Le discriminazioni? Più d’età che di genere
Il «Workmonitor» di Randstad
Qual è l’atteggiamento sul luogo del lavoro da parte degli italiani nei confronti dei propri colleghi? Da una parte nel nostro Paese cresce l’apertura alla diversità sul luogo di lavoro, dall’altra un dipendente su quattro si sente discriminato per genere o età e uno su cinque per orientamento sessuale. Lo rileva il Workmonitor, indagine trimestrale realizzata in 33 Paesi del mondo da Randstad, che si è focalizzata sul tema della discriminazione nei luoghi di lavoro.
Vediamo i dati più significativi.
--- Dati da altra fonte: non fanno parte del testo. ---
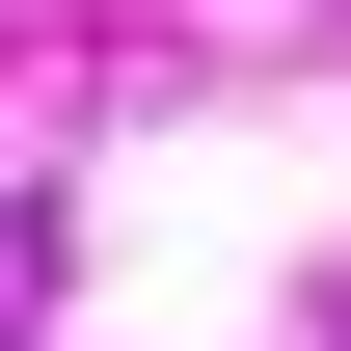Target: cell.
<instances>
[{"label":"cell","instance_id":"cell-1","mask_svg":"<svg viewBox=\"0 0 351 351\" xmlns=\"http://www.w3.org/2000/svg\"><path fill=\"white\" fill-rule=\"evenodd\" d=\"M324 351H351V298H324Z\"/></svg>","mask_w":351,"mask_h":351}]
</instances>
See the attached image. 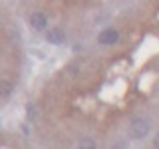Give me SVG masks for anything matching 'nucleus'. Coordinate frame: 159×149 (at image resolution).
Wrapping results in <instances>:
<instances>
[{
    "instance_id": "f03ea898",
    "label": "nucleus",
    "mask_w": 159,
    "mask_h": 149,
    "mask_svg": "<svg viewBox=\"0 0 159 149\" xmlns=\"http://www.w3.org/2000/svg\"><path fill=\"white\" fill-rule=\"evenodd\" d=\"M147 131H149V125H147L145 119H135V121L131 123V135L135 137V139L145 137V135H147Z\"/></svg>"
},
{
    "instance_id": "20e7f679",
    "label": "nucleus",
    "mask_w": 159,
    "mask_h": 149,
    "mask_svg": "<svg viewBox=\"0 0 159 149\" xmlns=\"http://www.w3.org/2000/svg\"><path fill=\"white\" fill-rule=\"evenodd\" d=\"M46 40L52 42V44H62L64 40H66V34H64V30H60V28H50L46 32Z\"/></svg>"
},
{
    "instance_id": "423d86ee",
    "label": "nucleus",
    "mask_w": 159,
    "mask_h": 149,
    "mask_svg": "<svg viewBox=\"0 0 159 149\" xmlns=\"http://www.w3.org/2000/svg\"><path fill=\"white\" fill-rule=\"evenodd\" d=\"M80 145H84V147H92L93 143H89V141H82V143H80Z\"/></svg>"
},
{
    "instance_id": "7ed1b4c3",
    "label": "nucleus",
    "mask_w": 159,
    "mask_h": 149,
    "mask_svg": "<svg viewBox=\"0 0 159 149\" xmlns=\"http://www.w3.org/2000/svg\"><path fill=\"white\" fill-rule=\"evenodd\" d=\"M30 26L34 30H44L48 26V20H46V16H44L42 12H34L32 16H30Z\"/></svg>"
},
{
    "instance_id": "f257e3e1",
    "label": "nucleus",
    "mask_w": 159,
    "mask_h": 149,
    "mask_svg": "<svg viewBox=\"0 0 159 149\" xmlns=\"http://www.w3.org/2000/svg\"><path fill=\"white\" fill-rule=\"evenodd\" d=\"M117 40H119V34H117V30H113V28L103 30V32L98 36V42L103 44V46H111V44L117 42Z\"/></svg>"
},
{
    "instance_id": "39448f33",
    "label": "nucleus",
    "mask_w": 159,
    "mask_h": 149,
    "mask_svg": "<svg viewBox=\"0 0 159 149\" xmlns=\"http://www.w3.org/2000/svg\"><path fill=\"white\" fill-rule=\"evenodd\" d=\"M12 92V84L10 82H0V96H8Z\"/></svg>"
}]
</instances>
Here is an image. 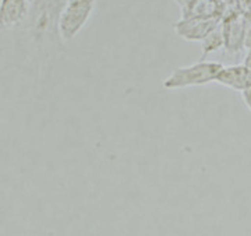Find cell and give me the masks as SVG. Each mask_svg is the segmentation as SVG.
<instances>
[{
  "instance_id": "obj_1",
  "label": "cell",
  "mask_w": 251,
  "mask_h": 236,
  "mask_svg": "<svg viewBox=\"0 0 251 236\" xmlns=\"http://www.w3.org/2000/svg\"><path fill=\"white\" fill-rule=\"evenodd\" d=\"M224 69L219 62L200 60L197 63L177 67L165 79L163 88L166 90H180L188 87L205 85L209 82H216L218 74Z\"/></svg>"
},
{
  "instance_id": "obj_2",
  "label": "cell",
  "mask_w": 251,
  "mask_h": 236,
  "mask_svg": "<svg viewBox=\"0 0 251 236\" xmlns=\"http://www.w3.org/2000/svg\"><path fill=\"white\" fill-rule=\"evenodd\" d=\"M97 0H66L57 20V34L64 42H70L87 26L95 10Z\"/></svg>"
},
{
  "instance_id": "obj_3",
  "label": "cell",
  "mask_w": 251,
  "mask_h": 236,
  "mask_svg": "<svg viewBox=\"0 0 251 236\" xmlns=\"http://www.w3.org/2000/svg\"><path fill=\"white\" fill-rule=\"evenodd\" d=\"M221 18H180L175 23V32L190 42H202L215 28L221 26Z\"/></svg>"
},
{
  "instance_id": "obj_4",
  "label": "cell",
  "mask_w": 251,
  "mask_h": 236,
  "mask_svg": "<svg viewBox=\"0 0 251 236\" xmlns=\"http://www.w3.org/2000/svg\"><path fill=\"white\" fill-rule=\"evenodd\" d=\"M246 23L247 20L240 13L232 17L222 20V31H224L225 49L229 53H239L244 48L246 39Z\"/></svg>"
},
{
  "instance_id": "obj_5",
  "label": "cell",
  "mask_w": 251,
  "mask_h": 236,
  "mask_svg": "<svg viewBox=\"0 0 251 236\" xmlns=\"http://www.w3.org/2000/svg\"><path fill=\"white\" fill-rule=\"evenodd\" d=\"M216 82L230 90L243 92L251 87V73L243 64L224 66V69L218 74Z\"/></svg>"
},
{
  "instance_id": "obj_6",
  "label": "cell",
  "mask_w": 251,
  "mask_h": 236,
  "mask_svg": "<svg viewBox=\"0 0 251 236\" xmlns=\"http://www.w3.org/2000/svg\"><path fill=\"white\" fill-rule=\"evenodd\" d=\"M29 0H1L0 1V23L3 28L16 27L29 14Z\"/></svg>"
},
{
  "instance_id": "obj_7",
  "label": "cell",
  "mask_w": 251,
  "mask_h": 236,
  "mask_svg": "<svg viewBox=\"0 0 251 236\" xmlns=\"http://www.w3.org/2000/svg\"><path fill=\"white\" fill-rule=\"evenodd\" d=\"M60 11H57V0H38L34 10V28L38 32H45L49 29L53 17L59 18Z\"/></svg>"
},
{
  "instance_id": "obj_8",
  "label": "cell",
  "mask_w": 251,
  "mask_h": 236,
  "mask_svg": "<svg viewBox=\"0 0 251 236\" xmlns=\"http://www.w3.org/2000/svg\"><path fill=\"white\" fill-rule=\"evenodd\" d=\"M180 18H221L218 0H191L181 9Z\"/></svg>"
},
{
  "instance_id": "obj_9",
  "label": "cell",
  "mask_w": 251,
  "mask_h": 236,
  "mask_svg": "<svg viewBox=\"0 0 251 236\" xmlns=\"http://www.w3.org/2000/svg\"><path fill=\"white\" fill-rule=\"evenodd\" d=\"M221 48H225V39H224V31H222V23L218 28H215L205 39L201 42V60H205V57L212 52L219 51Z\"/></svg>"
},
{
  "instance_id": "obj_10",
  "label": "cell",
  "mask_w": 251,
  "mask_h": 236,
  "mask_svg": "<svg viewBox=\"0 0 251 236\" xmlns=\"http://www.w3.org/2000/svg\"><path fill=\"white\" fill-rule=\"evenodd\" d=\"M237 7L243 17L251 20V0H237Z\"/></svg>"
},
{
  "instance_id": "obj_11",
  "label": "cell",
  "mask_w": 251,
  "mask_h": 236,
  "mask_svg": "<svg viewBox=\"0 0 251 236\" xmlns=\"http://www.w3.org/2000/svg\"><path fill=\"white\" fill-rule=\"evenodd\" d=\"M247 20V18H246ZM244 48L251 49V20H247L246 23V39H244Z\"/></svg>"
},
{
  "instance_id": "obj_12",
  "label": "cell",
  "mask_w": 251,
  "mask_h": 236,
  "mask_svg": "<svg viewBox=\"0 0 251 236\" xmlns=\"http://www.w3.org/2000/svg\"><path fill=\"white\" fill-rule=\"evenodd\" d=\"M242 97H243V101H244V104L247 105V108L250 109V112H251V87L249 88V90L243 91Z\"/></svg>"
},
{
  "instance_id": "obj_13",
  "label": "cell",
  "mask_w": 251,
  "mask_h": 236,
  "mask_svg": "<svg viewBox=\"0 0 251 236\" xmlns=\"http://www.w3.org/2000/svg\"><path fill=\"white\" fill-rule=\"evenodd\" d=\"M243 66L249 70V72L251 73V49L249 51V53H247V56L244 57V62H243Z\"/></svg>"
},
{
  "instance_id": "obj_14",
  "label": "cell",
  "mask_w": 251,
  "mask_h": 236,
  "mask_svg": "<svg viewBox=\"0 0 251 236\" xmlns=\"http://www.w3.org/2000/svg\"><path fill=\"white\" fill-rule=\"evenodd\" d=\"M190 1H191V0H175V3H176V4L179 6L180 10L184 9V7L187 6V4H188V3H190Z\"/></svg>"
}]
</instances>
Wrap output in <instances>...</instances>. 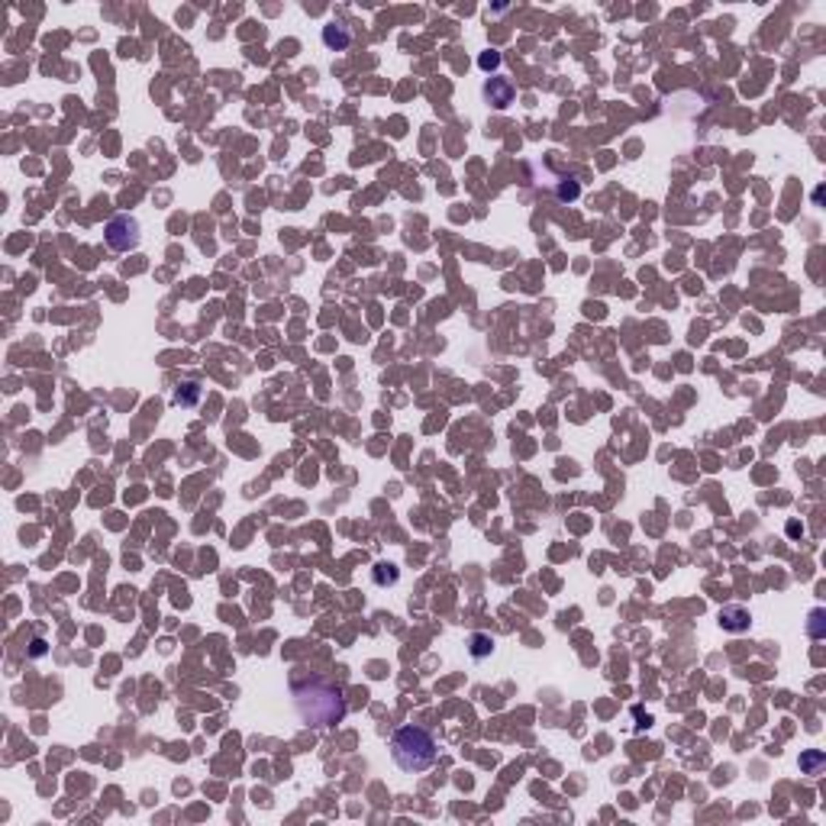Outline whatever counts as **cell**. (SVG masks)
<instances>
[{
	"instance_id": "cell-1",
	"label": "cell",
	"mask_w": 826,
	"mask_h": 826,
	"mask_svg": "<svg viewBox=\"0 0 826 826\" xmlns=\"http://www.w3.org/2000/svg\"><path fill=\"white\" fill-rule=\"evenodd\" d=\"M294 707L307 726L333 729L336 723L345 720V697L339 687L326 681H313L307 687H294Z\"/></svg>"
},
{
	"instance_id": "cell-2",
	"label": "cell",
	"mask_w": 826,
	"mask_h": 826,
	"mask_svg": "<svg viewBox=\"0 0 826 826\" xmlns=\"http://www.w3.org/2000/svg\"><path fill=\"white\" fill-rule=\"evenodd\" d=\"M436 756H439V742L429 729L423 726H400L391 739V758L400 771L407 775H420V771L433 768Z\"/></svg>"
},
{
	"instance_id": "cell-3",
	"label": "cell",
	"mask_w": 826,
	"mask_h": 826,
	"mask_svg": "<svg viewBox=\"0 0 826 826\" xmlns=\"http://www.w3.org/2000/svg\"><path fill=\"white\" fill-rule=\"evenodd\" d=\"M107 245H110L113 252H133L136 245H139L142 232H139V220L129 217V213H119V217H113L110 223H107Z\"/></svg>"
},
{
	"instance_id": "cell-4",
	"label": "cell",
	"mask_w": 826,
	"mask_h": 826,
	"mask_svg": "<svg viewBox=\"0 0 826 826\" xmlns=\"http://www.w3.org/2000/svg\"><path fill=\"white\" fill-rule=\"evenodd\" d=\"M484 97H488L494 107H507L513 100L510 81H504V77H490L488 85H484Z\"/></svg>"
},
{
	"instance_id": "cell-5",
	"label": "cell",
	"mask_w": 826,
	"mask_h": 826,
	"mask_svg": "<svg viewBox=\"0 0 826 826\" xmlns=\"http://www.w3.org/2000/svg\"><path fill=\"white\" fill-rule=\"evenodd\" d=\"M349 39H352V33H349V26H343V23H329L326 29H323V43L329 45V49H345L349 45Z\"/></svg>"
},
{
	"instance_id": "cell-6",
	"label": "cell",
	"mask_w": 826,
	"mask_h": 826,
	"mask_svg": "<svg viewBox=\"0 0 826 826\" xmlns=\"http://www.w3.org/2000/svg\"><path fill=\"white\" fill-rule=\"evenodd\" d=\"M197 397H200V387H197L194 381H188V385H181L175 391V404H181V407H194Z\"/></svg>"
},
{
	"instance_id": "cell-7",
	"label": "cell",
	"mask_w": 826,
	"mask_h": 826,
	"mask_svg": "<svg viewBox=\"0 0 826 826\" xmlns=\"http://www.w3.org/2000/svg\"><path fill=\"white\" fill-rule=\"evenodd\" d=\"M468 643H471V655H475V658H484V655H490V652H494V639L484 636V633H475Z\"/></svg>"
},
{
	"instance_id": "cell-8",
	"label": "cell",
	"mask_w": 826,
	"mask_h": 826,
	"mask_svg": "<svg viewBox=\"0 0 826 826\" xmlns=\"http://www.w3.org/2000/svg\"><path fill=\"white\" fill-rule=\"evenodd\" d=\"M375 581H378V584H394V581H397V568H394V565H378Z\"/></svg>"
}]
</instances>
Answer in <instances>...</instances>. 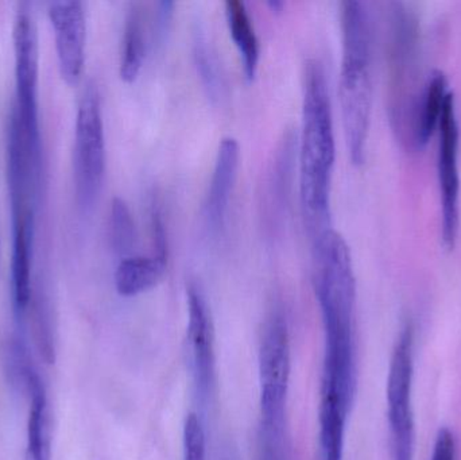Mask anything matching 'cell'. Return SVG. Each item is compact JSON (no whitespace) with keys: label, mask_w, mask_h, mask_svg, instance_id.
<instances>
[{"label":"cell","mask_w":461,"mask_h":460,"mask_svg":"<svg viewBox=\"0 0 461 460\" xmlns=\"http://www.w3.org/2000/svg\"><path fill=\"white\" fill-rule=\"evenodd\" d=\"M413 388V327L406 324L398 337L387 378V408L392 431L393 460H413L414 421L411 410Z\"/></svg>","instance_id":"cell-6"},{"label":"cell","mask_w":461,"mask_h":460,"mask_svg":"<svg viewBox=\"0 0 461 460\" xmlns=\"http://www.w3.org/2000/svg\"><path fill=\"white\" fill-rule=\"evenodd\" d=\"M167 269V258L150 256H130L122 258L116 266V292L123 297H134L158 285Z\"/></svg>","instance_id":"cell-12"},{"label":"cell","mask_w":461,"mask_h":460,"mask_svg":"<svg viewBox=\"0 0 461 460\" xmlns=\"http://www.w3.org/2000/svg\"><path fill=\"white\" fill-rule=\"evenodd\" d=\"M194 64L203 86L212 102H219L223 97L224 81L218 59L208 45L207 38L202 32H196L194 42Z\"/></svg>","instance_id":"cell-18"},{"label":"cell","mask_w":461,"mask_h":460,"mask_svg":"<svg viewBox=\"0 0 461 460\" xmlns=\"http://www.w3.org/2000/svg\"><path fill=\"white\" fill-rule=\"evenodd\" d=\"M336 159L335 129L327 75L319 59L306 62L303 124L298 138L300 197L312 239L330 227V185Z\"/></svg>","instance_id":"cell-1"},{"label":"cell","mask_w":461,"mask_h":460,"mask_svg":"<svg viewBox=\"0 0 461 460\" xmlns=\"http://www.w3.org/2000/svg\"><path fill=\"white\" fill-rule=\"evenodd\" d=\"M290 380V342L286 320L274 313L259 348L260 427L285 429V408Z\"/></svg>","instance_id":"cell-5"},{"label":"cell","mask_w":461,"mask_h":460,"mask_svg":"<svg viewBox=\"0 0 461 460\" xmlns=\"http://www.w3.org/2000/svg\"><path fill=\"white\" fill-rule=\"evenodd\" d=\"M268 7L271 8V11H274V13H279V11L284 8L285 3L279 2V0H270V2L267 3Z\"/></svg>","instance_id":"cell-23"},{"label":"cell","mask_w":461,"mask_h":460,"mask_svg":"<svg viewBox=\"0 0 461 460\" xmlns=\"http://www.w3.org/2000/svg\"><path fill=\"white\" fill-rule=\"evenodd\" d=\"M438 132H440V142H438V172L441 204H443V227H441L443 238L441 239L447 250H454L460 226V130L457 123L456 102L452 92H449L444 103Z\"/></svg>","instance_id":"cell-7"},{"label":"cell","mask_w":461,"mask_h":460,"mask_svg":"<svg viewBox=\"0 0 461 460\" xmlns=\"http://www.w3.org/2000/svg\"><path fill=\"white\" fill-rule=\"evenodd\" d=\"M24 389L30 397L26 460H49L48 397L35 370L27 377Z\"/></svg>","instance_id":"cell-15"},{"label":"cell","mask_w":461,"mask_h":460,"mask_svg":"<svg viewBox=\"0 0 461 460\" xmlns=\"http://www.w3.org/2000/svg\"><path fill=\"white\" fill-rule=\"evenodd\" d=\"M49 19L54 30L59 73L65 83L77 86L86 64V16L81 2H53Z\"/></svg>","instance_id":"cell-10"},{"label":"cell","mask_w":461,"mask_h":460,"mask_svg":"<svg viewBox=\"0 0 461 460\" xmlns=\"http://www.w3.org/2000/svg\"><path fill=\"white\" fill-rule=\"evenodd\" d=\"M188 302V327L186 350L188 364L194 380V393L203 407L208 404L213 393L216 377L215 332L207 300L196 285L186 291Z\"/></svg>","instance_id":"cell-8"},{"label":"cell","mask_w":461,"mask_h":460,"mask_svg":"<svg viewBox=\"0 0 461 460\" xmlns=\"http://www.w3.org/2000/svg\"><path fill=\"white\" fill-rule=\"evenodd\" d=\"M105 175V137L102 99L96 84L88 83L76 116L73 177L76 200L83 211L94 208Z\"/></svg>","instance_id":"cell-3"},{"label":"cell","mask_w":461,"mask_h":460,"mask_svg":"<svg viewBox=\"0 0 461 460\" xmlns=\"http://www.w3.org/2000/svg\"><path fill=\"white\" fill-rule=\"evenodd\" d=\"M432 460H456L454 434L448 428L438 431L435 447H433Z\"/></svg>","instance_id":"cell-22"},{"label":"cell","mask_w":461,"mask_h":460,"mask_svg":"<svg viewBox=\"0 0 461 460\" xmlns=\"http://www.w3.org/2000/svg\"><path fill=\"white\" fill-rule=\"evenodd\" d=\"M297 132L286 130L273 151L266 170L260 194V211L266 227L276 232L284 226L292 196L293 180L297 167Z\"/></svg>","instance_id":"cell-9"},{"label":"cell","mask_w":461,"mask_h":460,"mask_svg":"<svg viewBox=\"0 0 461 460\" xmlns=\"http://www.w3.org/2000/svg\"><path fill=\"white\" fill-rule=\"evenodd\" d=\"M224 10L230 38L240 56L244 77L247 81H252L257 76L260 59L259 38L254 22L243 0H227Z\"/></svg>","instance_id":"cell-13"},{"label":"cell","mask_w":461,"mask_h":460,"mask_svg":"<svg viewBox=\"0 0 461 460\" xmlns=\"http://www.w3.org/2000/svg\"><path fill=\"white\" fill-rule=\"evenodd\" d=\"M150 230L153 240V253L156 256L167 258V235L165 227L164 213L161 205L156 199L150 204Z\"/></svg>","instance_id":"cell-20"},{"label":"cell","mask_w":461,"mask_h":460,"mask_svg":"<svg viewBox=\"0 0 461 460\" xmlns=\"http://www.w3.org/2000/svg\"><path fill=\"white\" fill-rule=\"evenodd\" d=\"M110 242L113 253L122 258L134 256L137 243V229L134 218L126 200L115 197L111 203L110 212Z\"/></svg>","instance_id":"cell-17"},{"label":"cell","mask_w":461,"mask_h":460,"mask_svg":"<svg viewBox=\"0 0 461 460\" xmlns=\"http://www.w3.org/2000/svg\"><path fill=\"white\" fill-rule=\"evenodd\" d=\"M173 14H175V3L169 2V0H162V2L157 3L153 18L154 40H164L165 34L169 30Z\"/></svg>","instance_id":"cell-21"},{"label":"cell","mask_w":461,"mask_h":460,"mask_svg":"<svg viewBox=\"0 0 461 460\" xmlns=\"http://www.w3.org/2000/svg\"><path fill=\"white\" fill-rule=\"evenodd\" d=\"M340 27L339 99L349 158L352 164L360 167L366 159L373 108L371 24L365 3H341Z\"/></svg>","instance_id":"cell-2"},{"label":"cell","mask_w":461,"mask_h":460,"mask_svg":"<svg viewBox=\"0 0 461 460\" xmlns=\"http://www.w3.org/2000/svg\"><path fill=\"white\" fill-rule=\"evenodd\" d=\"M16 103L11 123L24 145L41 153L38 119V35L34 19L21 10L14 23Z\"/></svg>","instance_id":"cell-4"},{"label":"cell","mask_w":461,"mask_h":460,"mask_svg":"<svg viewBox=\"0 0 461 460\" xmlns=\"http://www.w3.org/2000/svg\"><path fill=\"white\" fill-rule=\"evenodd\" d=\"M183 460H207L204 427L196 413H189L184 424Z\"/></svg>","instance_id":"cell-19"},{"label":"cell","mask_w":461,"mask_h":460,"mask_svg":"<svg viewBox=\"0 0 461 460\" xmlns=\"http://www.w3.org/2000/svg\"><path fill=\"white\" fill-rule=\"evenodd\" d=\"M146 15L140 3H130L124 18L119 75L124 83H134L146 57Z\"/></svg>","instance_id":"cell-14"},{"label":"cell","mask_w":461,"mask_h":460,"mask_svg":"<svg viewBox=\"0 0 461 460\" xmlns=\"http://www.w3.org/2000/svg\"><path fill=\"white\" fill-rule=\"evenodd\" d=\"M239 164L240 145L238 140L230 135L221 138L203 208L205 226L212 234H218L226 224L230 196L238 177Z\"/></svg>","instance_id":"cell-11"},{"label":"cell","mask_w":461,"mask_h":460,"mask_svg":"<svg viewBox=\"0 0 461 460\" xmlns=\"http://www.w3.org/2000/svg\"><path fill=\"white\" fill-rule=\"evenodd\" d=\"M448 80L443 70H435L428 80L424 99L420 104V113L414 127V142L425 148L438 129L444 103L448 96Z\"/></svg>","instance_id":"cell-16"}]
</instances>
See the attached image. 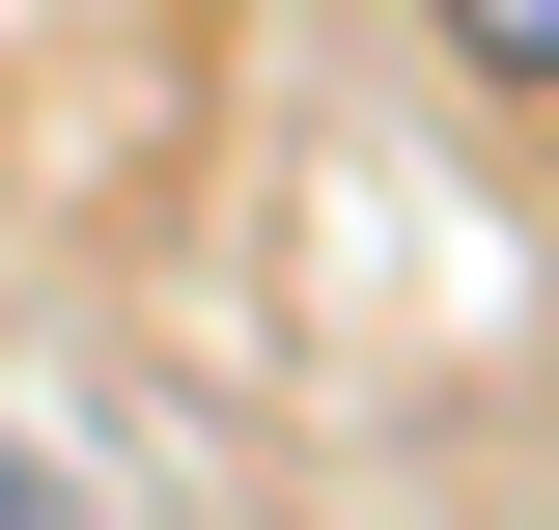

Premettendo che l’87% dei lavoratori italiani apprezza la diversità nel luogo di lavoro e il 72% riscontra nella sua azienda una cultura aperta e inclusiva, che accetta le differenze di età, di genere, di religione, etnia e orientamento sessuale (anche se il dato resta inferiore rispetto alla media mondiale 77% e a quella del Nord Europa dell’81%), emerge comunque che il 27% dei dipendenti denuncia di essere stato oggetto di discriminazione generazionale sul lavoro, il 26% di genere, il 19% per il suo orientamento sessuale, il 18% per l’appartenenza etnica e il 17% per quella religiosa. Nei giudizi degli italiani non mancano comunque i risultati contraddittori: per il 77% l’orientamento sessuale non costituisce un problema per il proprio datore di lavoro (in linea con la media globale, ma in Europa si raggiunge l’80%). Eppure, il 69% ritiene che trovare lavoro oggi sia più difficile per un transessuale (più della media globale, 66%).
In conclusione, la discriminazione sul lavoro è ancora una realtà in Italia, come nel resto del mondo. «La fotografia scattata dal Workmonitor sulla discriminazione nei luoghi di lavoro ci restituisce, secondo il punto di vista dei lavoratori italiani, la prospettiva di una cultura generalmente aperta ed inclusiva — afferma Valentina Sangiorgi, direttore risorse umane di Randstad Italia —. Una buona notizia per il business, poiché molti studi hanno dimostrato come team diversificati producano migliori prestazioni e maggior coinvolgimento dei dipendenti. Ma la nostra indagine avverte anche sul fatto che, in Italia come in tutto il mondo, una cultura improntata all’inclusione non è sufficiente a metterci al riparo da esperienza di discriminazione. Le organizzazioni devono impegnarsi per superare ogni forma discriminatoria, con il coinvolgimento di tutti i livelli aziendali».